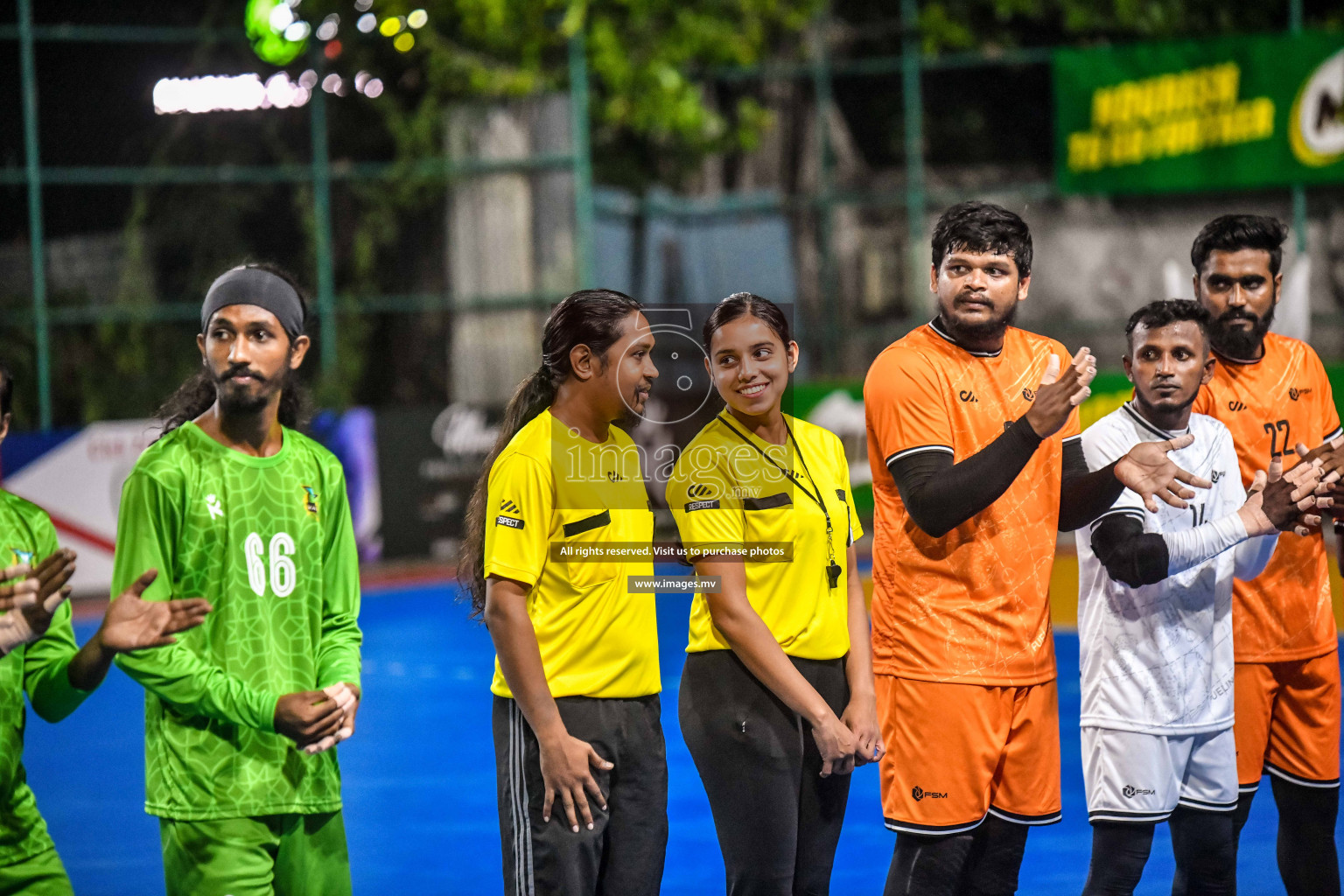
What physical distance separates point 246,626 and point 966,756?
1.97 metres

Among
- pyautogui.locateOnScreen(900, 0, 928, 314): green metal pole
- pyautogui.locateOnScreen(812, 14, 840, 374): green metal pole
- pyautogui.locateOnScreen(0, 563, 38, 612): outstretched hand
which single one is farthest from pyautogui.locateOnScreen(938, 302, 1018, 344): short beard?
pyautogui.locateOnScreen(812, 14, 840, 374): green metal pole

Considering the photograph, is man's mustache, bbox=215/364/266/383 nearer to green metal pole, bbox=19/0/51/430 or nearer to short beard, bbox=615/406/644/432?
short beard, bbox=615/406/644/432

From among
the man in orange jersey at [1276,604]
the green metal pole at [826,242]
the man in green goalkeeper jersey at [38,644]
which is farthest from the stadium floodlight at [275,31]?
the man in orange jersey at [1276,604]

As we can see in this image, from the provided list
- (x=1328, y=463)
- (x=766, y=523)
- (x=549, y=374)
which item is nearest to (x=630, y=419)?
(x=549, y=374)

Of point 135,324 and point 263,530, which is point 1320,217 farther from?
point 263,530

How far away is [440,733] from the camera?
812cm

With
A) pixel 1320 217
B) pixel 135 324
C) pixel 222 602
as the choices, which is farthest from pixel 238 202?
pixel 222 602

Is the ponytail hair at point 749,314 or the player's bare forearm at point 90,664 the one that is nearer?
the player's bare forearm at point 90,664

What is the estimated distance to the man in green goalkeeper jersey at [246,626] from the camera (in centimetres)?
344

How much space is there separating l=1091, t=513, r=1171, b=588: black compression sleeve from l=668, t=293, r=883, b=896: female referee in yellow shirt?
31.2 inches

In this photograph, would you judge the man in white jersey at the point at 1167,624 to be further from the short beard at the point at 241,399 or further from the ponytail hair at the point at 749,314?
the short beard at the point at 241,399

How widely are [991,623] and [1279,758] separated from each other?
150cm

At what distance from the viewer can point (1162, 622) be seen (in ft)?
13.8

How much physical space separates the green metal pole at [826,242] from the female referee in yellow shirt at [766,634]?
14.6 m
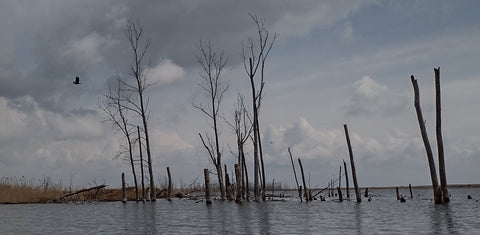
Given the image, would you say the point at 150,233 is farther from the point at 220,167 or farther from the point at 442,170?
the point at 220,167

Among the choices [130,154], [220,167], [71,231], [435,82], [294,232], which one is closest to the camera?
[294,232]

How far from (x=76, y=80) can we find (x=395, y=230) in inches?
622

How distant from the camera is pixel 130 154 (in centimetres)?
3822

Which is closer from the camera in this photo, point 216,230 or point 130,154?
point 216,230

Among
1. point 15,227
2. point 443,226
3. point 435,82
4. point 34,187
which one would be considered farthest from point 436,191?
point 34,187

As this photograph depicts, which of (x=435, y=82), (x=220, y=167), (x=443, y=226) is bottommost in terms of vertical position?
(x=443, y=226)

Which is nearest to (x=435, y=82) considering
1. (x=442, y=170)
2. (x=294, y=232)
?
(x=442, y=170)

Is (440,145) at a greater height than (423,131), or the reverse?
(423,131)

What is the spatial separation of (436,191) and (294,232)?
13.1m

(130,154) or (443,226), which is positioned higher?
(130,154)

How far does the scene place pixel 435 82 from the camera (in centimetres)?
2414

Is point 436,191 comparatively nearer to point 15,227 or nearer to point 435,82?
point 435,82

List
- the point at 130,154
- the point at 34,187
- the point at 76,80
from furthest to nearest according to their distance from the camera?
the point at 34,187 < the point at 130,154 < the point at 76,80

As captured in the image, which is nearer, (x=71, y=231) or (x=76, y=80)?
(x=71, y=231)
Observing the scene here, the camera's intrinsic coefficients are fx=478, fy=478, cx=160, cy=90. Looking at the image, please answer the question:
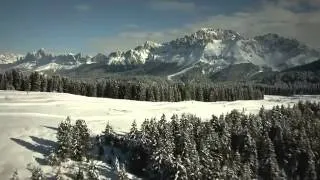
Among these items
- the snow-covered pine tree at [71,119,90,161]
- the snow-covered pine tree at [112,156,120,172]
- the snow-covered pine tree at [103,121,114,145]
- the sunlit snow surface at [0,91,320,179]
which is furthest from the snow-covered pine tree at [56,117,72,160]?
the snow-covered pine tree at [103,121,114,145]

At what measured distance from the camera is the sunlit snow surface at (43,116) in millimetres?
84750

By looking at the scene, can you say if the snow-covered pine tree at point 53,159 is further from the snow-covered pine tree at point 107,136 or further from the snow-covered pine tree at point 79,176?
the snow-covered pine tree at point 107,136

------------------------

→ **The task**: Copy out all of the material above word for word, but omit the pictures.

→ **Written response**:
What physical distance separates point 246,626 and point 966,756?
1.97 metres

Among
- pyautogui.locateOnScreen(900, 0, 928, 314): green metal pole
- pyautogui.locateOnScreen(812, 14, 840, 374): green metal pole
- pyautogui.locateOnScreen(0, 563, 38, 612): outstretched hand
which single one is farthest from pyautogui.locateOnScreen(938, 302, 1018, 344): short beard?
pyautogui.locateOnScreen(812, 14, 840, 374): green metal pole

Considering the photograph, is man's mustache, bbox=215/364/266/383 nearer to green metal pole, bbox=19/0/51/430 or nearer to short beard, bbox=615/406/644/432?
short beard, bbox=615/406/644/432

From among
the man in orange jersey at [1276,604]
the green metal pole at [826,242]
the man in green goalkeeper jersey at [38,644]
which is farthest from the stadium floodlight at [275,31]?
the man in orange jersey at [1276,604]

As we can see in this image, from the provided list
- (x=1328, y=463)
- (x=766, y=523)
- (x=549, y=374)
which item is nearest to (x=630, y=419)?
(x=549, y=374)

Of point 135,324 and point 263,530, which is point 1320,217 farther from?
point 263,530

How far away is [440,733] from the camera?
812cm

With
A) pixel 1320 217
B) pixel 135 324
C) pixel 222 602
as the choices, which is farthest from pixel 238 202?
pixel 222 602

Is the ponytail hair at point 749,314 or the player's bare forearm at point 90,664 the one that is nearer?
the player's bare forearm at point 90,664

What is the estimated distance to the man in green goalkeeper jersey at [246,626] from the camera (in centimetres)?
344

How much space is there separating l=1091, t=513, r=1171, b=588: black compression sleeve from l=668, t=293, r=883, b=896: female referee in yellow shirt?
31.2 inches

In this photograph, would you judge the man in white jersey at the point at 1167,624 to be further from the short beard at the point at 241,399 or further from the ponytail hair at the point at 749,314?
the short beard at the point at 241,399

How widely are [991,623] and [1279,758] separated from each other?
150cm

At what distance from the viewer can point (1162, 622) be seen (in ft)?
13.8

How much physical space separates the green metal pole at [826,242] from the female referee in yellow shirt at [766,634]?
14.6 m
Given the image, would you say the point at 150,233 is farther from the point at 220,167 or farther from the point at 442,170?
the point at 220,167

Among the choices [130,154], [220,167], [71,231], [435,82], [294,232], which one is closest to the camera?
[294,232]

How far from (x=76, y=80) can we find (x=395, y=230) in inches?
622

How distant from the camera is pixel 130 154 (in centimetres)?
3822

Which is closer from the camera in this photo, point 216,230 or point 130,154?
point 216,230

Among
1. point 15,227
2. point 443,226
3. point 435,82
4. point 34,187
which one would be considered farthest from point 436,191?
point 34,187

As this photograph depicts, which of (x=435, y=82), (x=220, y=167), (x=443, y=226) is bottommost in terms of vertical position?
(x=443, y=226)

Which is nearest to (x=435, y=82) considering
1. (x=442, y=170)
2. (x=294, y=232)
?
(x=442, y=170)

Is (440,145) at a greater height than (423,131), or the reverse?
(423,131)

What is the spatial separation of (436,191) and (294,232)?
13.1m

(130,154) or (443,226), which is positioned higher?
(130,154)

How far does the scene place pixel 435 82 from the camera (in centimetres)?
2414

Is point 436,191 comparatively nearer to point 15,227 or nearer to point 435,82?
point 435,82

List
- the point at 130,154
- the point at 34,187
- the point at 76,80
from furthest to nearest according to their distance from the camera?
the point at 34,187 < the point at 130,154 < the point at 76,80

As captured in the image, which is nearer, (x=71, y=231) or (x=76, y=80)?
(x=71, y=231)
Observing the scene here, the camera's intrinsic coefficients are fx=478, fy=478, cx=160, cy=90. Looking at the image, please answer the question:
Among these items
- the snow-covered pine tree at [71,119,90,161]
- the snow-covered pine tree at [112,156,120,172]
- the snow-covered pine tree at [103,121,114,145]
- the sunlit snow surface at [0,91,320,179]
which is furthest from the snow-covered pine tree at [56,117,72,160]?
the snow-covered pine tree at [103,121,114,145]

At what measured distance from the camera is the sunlit snow surface at (43,116) in millimetres?
84750

By looking at the scene, can you say if the snow-covered pine tree at point 53,159 is further from the snow-covered pine tree at point 107,136 or further from the snow-covered pine tree at point 79,176?
the snow-covered pine tree at point 107,136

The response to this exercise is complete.